Task 1: Pick out every line in the records that contains the string "house", treating uppercase and lowercase as different, and copy each such line.

Text extract:
########

The global constraint decomposition strategy [15,16,17] can be adopted to tackle with the QSC problem by considering the uncertainty of QoS. This typically involves dividing the WS composition process into two phases: decomposition of global constraints and local optimization selection. In the former phase, the global constraints are decomposed into a series of constraints imposed on each subtask only. Using these local constraints, the local selection process is carried out via optimization to quickly select best services while ensuring that global constraints are satisfied. When exceptions occur during running time, an appropriate substitution can be quickly identified by simply repeating the local selection process. The strategy is thus adaptable to dynamic environments to a certain extent. Chen et al. [18] proposed the instant recommendation approach to deal with manage uncertain QoS, which works by revealing the most reliable and robust services per the execution log of composite services, therefore, user demands can be fulfilled with higher probability. Hyunyoung et al. [19] also estimated actual QoS performance to a service based on the real transaction history rather than the QoS information published by its provider.

Representing QoSs as multiple values or probability distributions may be a more straightforward way to resolve the uncertain QoS service composition problem. Wang et al. [6] and Shen et al. [20] used the cloud model to evaluate QoS uncertainty; three key parameters(expected value, entropy and hyper entropy) were used to characterize the stability of QoS, then to decrease the number of candidate or composite services, redundant services were pruned by Skyline computing. Skyline computing was also adopted by following work. Fu et al. [21] used an empirical distribution function to describe QoS uncertainty with special focus on stochastic dominance (SD) theory. The method discussed by Fu et al. [22] does not require the assumption that QoS has a specific distribution, and focuses on aggregating the QoS in a cumulative manner. Yu et al. [23] developed the novel p-dominant service skyline concept, which is computed based on a p-R-tree indexing structure and a dual-pruning scheme.

########

Task 2: According to the passage on uncertain QoS, which three key parameters of the cloud model are used to characterize the stability of QoS?

########

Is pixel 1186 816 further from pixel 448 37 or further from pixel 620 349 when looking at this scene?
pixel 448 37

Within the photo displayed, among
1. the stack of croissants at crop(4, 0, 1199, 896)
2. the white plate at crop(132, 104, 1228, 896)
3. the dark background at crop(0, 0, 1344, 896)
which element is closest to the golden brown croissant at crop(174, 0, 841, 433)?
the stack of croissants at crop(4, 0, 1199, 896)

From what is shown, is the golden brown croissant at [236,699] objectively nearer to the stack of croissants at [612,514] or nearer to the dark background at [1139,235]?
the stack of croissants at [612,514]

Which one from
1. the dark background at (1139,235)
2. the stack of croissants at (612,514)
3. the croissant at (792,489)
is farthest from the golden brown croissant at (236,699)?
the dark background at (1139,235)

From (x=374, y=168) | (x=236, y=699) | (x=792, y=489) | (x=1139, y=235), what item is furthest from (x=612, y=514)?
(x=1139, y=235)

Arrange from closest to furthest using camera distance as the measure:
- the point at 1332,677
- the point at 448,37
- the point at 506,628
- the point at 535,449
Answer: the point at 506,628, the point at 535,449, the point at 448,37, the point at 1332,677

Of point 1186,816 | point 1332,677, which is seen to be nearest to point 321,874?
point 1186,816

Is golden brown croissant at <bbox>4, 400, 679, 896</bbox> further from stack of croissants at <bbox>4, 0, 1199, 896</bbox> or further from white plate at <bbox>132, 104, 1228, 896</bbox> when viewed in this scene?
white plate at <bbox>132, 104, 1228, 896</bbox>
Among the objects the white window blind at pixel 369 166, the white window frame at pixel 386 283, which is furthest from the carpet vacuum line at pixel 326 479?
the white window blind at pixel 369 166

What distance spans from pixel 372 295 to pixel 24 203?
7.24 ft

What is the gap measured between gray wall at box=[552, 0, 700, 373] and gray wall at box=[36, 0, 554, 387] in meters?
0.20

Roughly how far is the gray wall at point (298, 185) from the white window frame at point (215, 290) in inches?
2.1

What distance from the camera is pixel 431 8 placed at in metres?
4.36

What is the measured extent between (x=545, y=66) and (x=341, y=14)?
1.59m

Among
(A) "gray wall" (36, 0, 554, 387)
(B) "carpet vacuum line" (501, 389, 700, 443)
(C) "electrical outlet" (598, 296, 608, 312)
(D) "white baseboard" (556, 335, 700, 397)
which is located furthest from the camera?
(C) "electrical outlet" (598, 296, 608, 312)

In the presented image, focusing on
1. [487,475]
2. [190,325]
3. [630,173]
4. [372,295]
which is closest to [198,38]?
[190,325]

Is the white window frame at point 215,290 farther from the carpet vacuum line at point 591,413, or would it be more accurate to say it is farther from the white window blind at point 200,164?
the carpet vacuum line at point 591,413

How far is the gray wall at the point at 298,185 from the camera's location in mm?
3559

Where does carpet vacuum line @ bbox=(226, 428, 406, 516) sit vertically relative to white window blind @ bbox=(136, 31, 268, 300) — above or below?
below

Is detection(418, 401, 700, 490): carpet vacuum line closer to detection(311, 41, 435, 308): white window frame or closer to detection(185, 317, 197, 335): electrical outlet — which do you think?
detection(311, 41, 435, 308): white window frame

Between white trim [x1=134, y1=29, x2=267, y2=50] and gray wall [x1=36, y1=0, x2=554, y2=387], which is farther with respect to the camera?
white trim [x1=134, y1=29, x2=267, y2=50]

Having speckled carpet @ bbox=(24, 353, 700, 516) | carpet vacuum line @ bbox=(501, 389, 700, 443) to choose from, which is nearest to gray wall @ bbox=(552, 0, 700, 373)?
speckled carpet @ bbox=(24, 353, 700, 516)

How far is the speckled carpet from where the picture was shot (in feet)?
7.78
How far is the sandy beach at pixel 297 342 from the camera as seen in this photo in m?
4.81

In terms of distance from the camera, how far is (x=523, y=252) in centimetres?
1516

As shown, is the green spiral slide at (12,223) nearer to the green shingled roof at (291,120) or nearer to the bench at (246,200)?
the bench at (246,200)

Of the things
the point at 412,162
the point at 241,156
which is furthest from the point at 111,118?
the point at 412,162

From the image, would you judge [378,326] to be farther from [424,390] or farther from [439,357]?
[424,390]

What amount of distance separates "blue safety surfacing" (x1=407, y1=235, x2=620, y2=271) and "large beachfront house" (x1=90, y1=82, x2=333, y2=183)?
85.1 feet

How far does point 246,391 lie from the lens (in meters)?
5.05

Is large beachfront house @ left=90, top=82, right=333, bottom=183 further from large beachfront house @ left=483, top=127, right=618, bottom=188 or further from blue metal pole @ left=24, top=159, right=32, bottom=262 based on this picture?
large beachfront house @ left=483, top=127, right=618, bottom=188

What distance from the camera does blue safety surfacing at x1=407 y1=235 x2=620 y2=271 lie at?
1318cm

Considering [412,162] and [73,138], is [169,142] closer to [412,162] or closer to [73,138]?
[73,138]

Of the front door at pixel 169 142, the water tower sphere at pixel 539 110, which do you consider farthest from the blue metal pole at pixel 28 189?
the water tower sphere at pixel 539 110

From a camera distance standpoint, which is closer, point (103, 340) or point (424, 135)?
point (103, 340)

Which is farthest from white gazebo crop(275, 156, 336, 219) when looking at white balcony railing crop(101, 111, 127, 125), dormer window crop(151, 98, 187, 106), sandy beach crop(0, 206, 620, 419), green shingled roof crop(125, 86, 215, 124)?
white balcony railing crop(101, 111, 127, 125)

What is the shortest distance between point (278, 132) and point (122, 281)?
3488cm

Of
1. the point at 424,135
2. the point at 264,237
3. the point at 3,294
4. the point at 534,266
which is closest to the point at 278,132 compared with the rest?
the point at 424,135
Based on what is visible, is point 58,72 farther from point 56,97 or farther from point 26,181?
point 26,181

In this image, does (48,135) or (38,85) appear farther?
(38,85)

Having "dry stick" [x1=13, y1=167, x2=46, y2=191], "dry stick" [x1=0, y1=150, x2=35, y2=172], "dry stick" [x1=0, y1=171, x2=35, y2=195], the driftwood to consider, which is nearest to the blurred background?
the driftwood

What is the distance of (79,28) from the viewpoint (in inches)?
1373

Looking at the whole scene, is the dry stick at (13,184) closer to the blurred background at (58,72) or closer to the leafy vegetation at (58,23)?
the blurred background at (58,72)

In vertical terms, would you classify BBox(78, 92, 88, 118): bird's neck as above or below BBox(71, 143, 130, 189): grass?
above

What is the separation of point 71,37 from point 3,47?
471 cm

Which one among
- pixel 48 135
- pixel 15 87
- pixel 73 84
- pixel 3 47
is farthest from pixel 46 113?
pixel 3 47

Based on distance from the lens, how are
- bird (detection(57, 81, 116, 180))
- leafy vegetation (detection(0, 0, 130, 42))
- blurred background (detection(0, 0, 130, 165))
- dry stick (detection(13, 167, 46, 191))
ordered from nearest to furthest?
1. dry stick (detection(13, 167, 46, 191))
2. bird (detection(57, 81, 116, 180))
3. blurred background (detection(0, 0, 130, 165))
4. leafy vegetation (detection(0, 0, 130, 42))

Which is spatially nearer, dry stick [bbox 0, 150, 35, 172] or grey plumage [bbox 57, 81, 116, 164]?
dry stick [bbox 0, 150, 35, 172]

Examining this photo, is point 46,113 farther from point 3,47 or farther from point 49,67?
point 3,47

########

Solution 1:
What amount of distance separates "blue safety surfacing" (x1=407, y1=235, x2=620, y2=271) and "large beachfront house" (x1=90, y1=82, x2=333, y2=183)?
Is large beachfront house @ left=90, top=82, right=333, bottom=183 further from large beachfront house @ left=483, top=127, right=618, bottom=188 or further from blue metal pole @ left=24, top=159, right=32, bottom=262 based on this picture?
large beachfront house @ left=483, top=127, right=618, bottom=188

Solution 2: Expected value, entropy and hyper entropy.